At a school costing $85,000 per year, that leaves a family financing gap of nearly $57,500 per year, or more than $230,000 over four years, that no federal loan program covers. Families must find that money somewhere else.

Who Absorbs the Gap

Before the PLUS cap, parents could borrow up to the full cost of attendance minus any other aid received, effectively allowing unlimited federal borrowing at the expense of retirement security and long-term household balance sheets. That model produced a generation of parents carrying six-figure Parent PLUS balances into their 60s.

 

Beth Akers, Senior Fellow, American Enterprise Institute

As American Enterprise Institute senior fellow Beth Akers observed in the Washington Post:

"The question is not whether families should borrow less. It is who ends up holding the bag when the federal spigot gets tightened without any corresponding drop in what colleges charge."

The new cap forces families into three options, none of them comfortable. Private student loans carry variable rates that frequently exceed 8 to 12 percent, with fewer consumer protections than federal loans. Home equity lines of credit put the family home at risk to finance a degree. Retirement account withdrawals trigger taxes and penalties and permanently reduce the compounding time that makes retirement savings work.

Why Colleges Are Not Filling the Gap

The structural problem is that federal loan limits have never successfully constrained tuition growth. When PLUS loans allowed unlimited borrowing, colleges had no pricing pressure from the demand side. Families could always borrow more, so institutions kept charging more. The new cap changes the borrowing ceiling without changing the tuition ceiling, and colleges are not rushing to cut prices to match what families can actually finance.

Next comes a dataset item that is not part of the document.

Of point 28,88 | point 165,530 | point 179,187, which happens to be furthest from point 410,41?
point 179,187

New America's analysis found that dozens of universities had been actively steering families toward maximum PLUS borrowing regardless of their ability to repay, treating the federal program as a revenue backstop rather than a financial safety net. The cap removes that backstop without fixing the underlying pricing dynamic.

Wrap Up

The college financing model that American families relied on for a generation assumed federal loans would expand to meet whatever colleges decided to charge. That model is now broken on both ends. Tuition keeps climbing toward six figures annually while federal borrowing caps tighten, and the families stuck between those two trends have no good options.

For ordinary Americans, the real cost of this breakdown is measured not just in tuition bills but in depleted retirement accounts, mortgaged homes, and graduate debt loads that delay every major financial milestone that follows a degree.